In conclusion, the evidence to date concerning the association between the organochlorines and risk of breast cancer is not entirely consistent and suggests that organochlorine compounds are not important predictors for breast cancer. However, the quality of available scientific information is low because the majority of epidemiological studies that have been conducted till now have many limitations and weaknesses. Further research on interactions between organochlorines and other xenoestrogens and natural estrogens is recommended. It appears urgent that research programmes should focus on the potential effects of organochlorines and other endocrine disrupters to breast cancer and other hormone- related cancers. Current studies investigate breast cancer and other hormone related cancers without considering the potential effects of these harmful chemical substances. The identification of the effects and role of organochlorines may help explain some cases of breast cancer.

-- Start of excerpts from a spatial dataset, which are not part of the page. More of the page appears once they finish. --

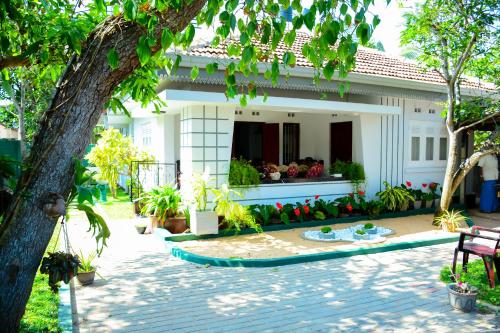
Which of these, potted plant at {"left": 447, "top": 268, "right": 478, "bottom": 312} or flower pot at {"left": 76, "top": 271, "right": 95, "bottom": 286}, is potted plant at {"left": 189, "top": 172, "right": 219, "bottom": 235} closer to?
flower pot at {"left": 76, "top": 271, "right": 95, "bottom": 286}

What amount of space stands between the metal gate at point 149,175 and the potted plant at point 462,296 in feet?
25.7

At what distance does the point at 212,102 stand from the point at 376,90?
16.8 ft

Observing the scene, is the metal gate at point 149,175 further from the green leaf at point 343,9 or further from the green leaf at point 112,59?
the green leaf at point 112,59

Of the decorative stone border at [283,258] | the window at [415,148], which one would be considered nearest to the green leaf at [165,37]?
the decorative stone border at [283,258]

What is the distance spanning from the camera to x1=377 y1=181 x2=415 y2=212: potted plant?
451 inches

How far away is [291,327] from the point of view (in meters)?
4.68

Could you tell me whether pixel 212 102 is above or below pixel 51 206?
above

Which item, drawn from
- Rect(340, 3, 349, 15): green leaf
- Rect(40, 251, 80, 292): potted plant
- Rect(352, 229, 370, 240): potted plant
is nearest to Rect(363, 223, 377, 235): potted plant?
Rect(352, 229, 370, 240): potted plant

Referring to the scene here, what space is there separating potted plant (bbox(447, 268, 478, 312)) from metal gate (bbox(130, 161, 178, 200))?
25.7 feet

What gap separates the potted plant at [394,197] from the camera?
11.5 meters

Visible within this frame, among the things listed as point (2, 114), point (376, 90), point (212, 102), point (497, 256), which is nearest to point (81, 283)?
point (212, 102)

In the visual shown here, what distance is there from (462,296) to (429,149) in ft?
30.1

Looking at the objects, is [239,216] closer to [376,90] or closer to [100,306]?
[100,306]

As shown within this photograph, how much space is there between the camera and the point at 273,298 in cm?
555
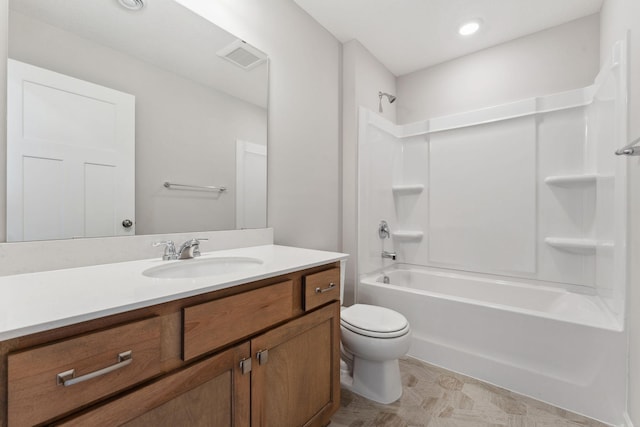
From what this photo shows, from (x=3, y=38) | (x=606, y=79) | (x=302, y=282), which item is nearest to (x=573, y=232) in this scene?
(x=606, y=79)

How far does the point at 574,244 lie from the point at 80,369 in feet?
8.98

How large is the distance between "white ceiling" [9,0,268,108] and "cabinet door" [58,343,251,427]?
128 centimetres

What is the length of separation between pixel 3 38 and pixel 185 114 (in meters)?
0.61

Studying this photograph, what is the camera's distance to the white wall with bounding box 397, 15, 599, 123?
2.14 meters

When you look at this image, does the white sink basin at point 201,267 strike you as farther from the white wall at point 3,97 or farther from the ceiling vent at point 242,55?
the ceiling vent at point 242,55

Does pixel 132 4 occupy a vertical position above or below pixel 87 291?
above

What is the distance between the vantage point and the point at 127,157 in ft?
3.98

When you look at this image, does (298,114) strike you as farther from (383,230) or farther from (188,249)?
(383,230)

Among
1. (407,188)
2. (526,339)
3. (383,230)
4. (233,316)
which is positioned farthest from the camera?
(407,188)

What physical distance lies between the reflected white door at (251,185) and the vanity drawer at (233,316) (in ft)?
2.22

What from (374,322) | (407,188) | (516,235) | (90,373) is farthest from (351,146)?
(90,373)

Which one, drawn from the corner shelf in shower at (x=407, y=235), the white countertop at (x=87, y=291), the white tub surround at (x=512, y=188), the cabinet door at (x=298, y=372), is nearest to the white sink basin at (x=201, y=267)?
the white countertop at (x=87, y=291)

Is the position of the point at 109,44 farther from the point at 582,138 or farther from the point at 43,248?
the point at 582,138

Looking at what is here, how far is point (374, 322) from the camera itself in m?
1.65
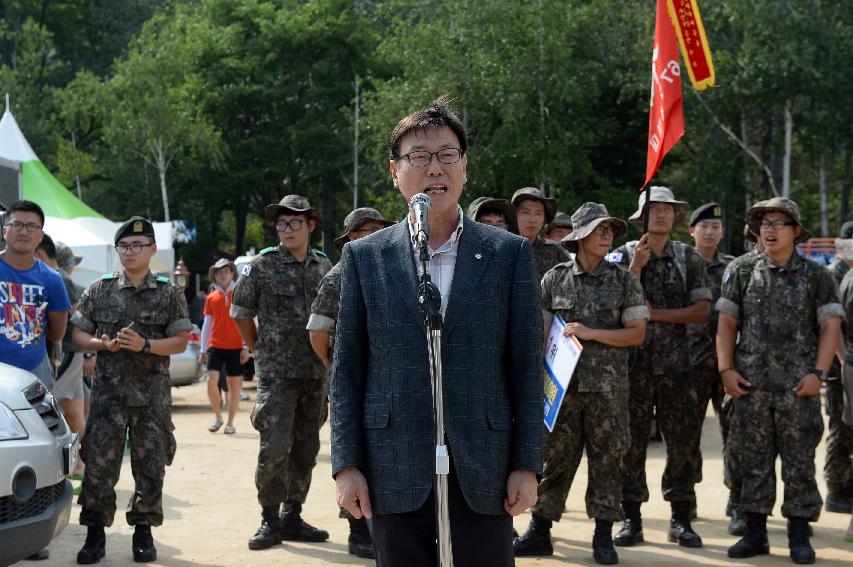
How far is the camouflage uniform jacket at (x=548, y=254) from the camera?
8896 mm

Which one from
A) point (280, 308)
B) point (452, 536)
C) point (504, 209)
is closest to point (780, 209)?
point (504, 209)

The role of health care professionals should be focused on the education of the public in order to minimize their exposure to organochlorines and other harmful substances. Information and education are important public health tools that are relatively low cost and can have major impact on reducing environmental and health effects [75]. Information and education are critical to public empowerment. Health care professionals should inform people about risks, options for preventing risks, actions for reducing them and possible alternatives. Information can also discourage behaviours that lead to risks and make people to demand safer environmental conditions. Information and education will enable people to identify products that contain potentially hazardous substances, or that are environmentally friendly and have been produced by using organic methods.